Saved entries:
-*-*-
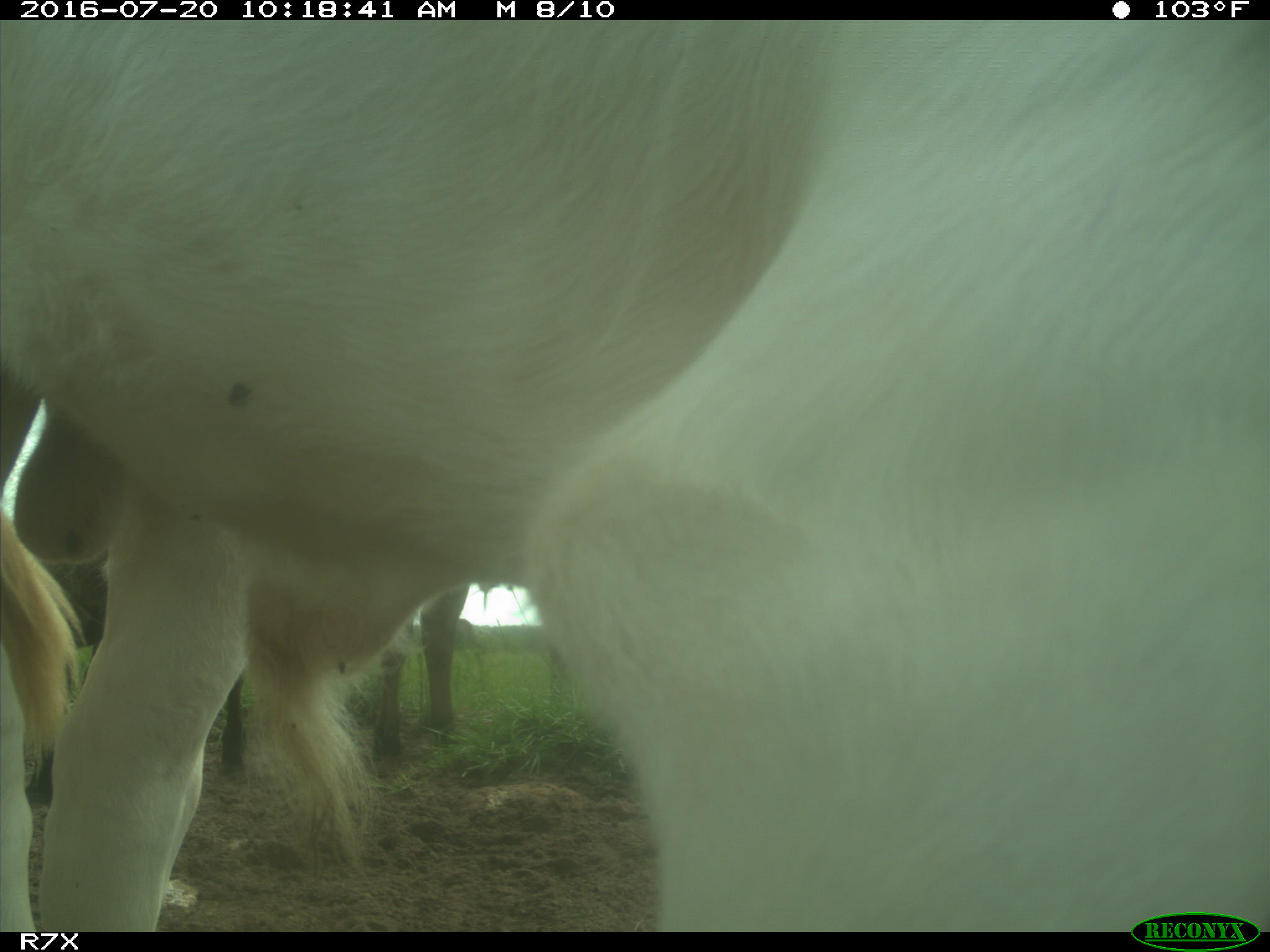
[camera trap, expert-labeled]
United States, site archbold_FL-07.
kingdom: Animalia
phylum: Chordata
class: Mammalia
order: Artiodactyla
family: Bovidae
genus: Bos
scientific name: Bos taurus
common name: domestic cow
Bos taurus (domestic cow).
-*-*-
TASK ITEM: Only one span is to be repeated: the line with "United States, site archbold_FL-07." through the final line of the entries above, word for word.

RESPONSE BELOW:
United States, site archbold_FL-07.
kingdom: Animalia
phylum: Chordata
class: Mammalia
order: Artiodactyla
family: Bovidae
genus: Bos
scientific name: Bos taurus
common name: domestic cow
Bos taurus (domestic cow).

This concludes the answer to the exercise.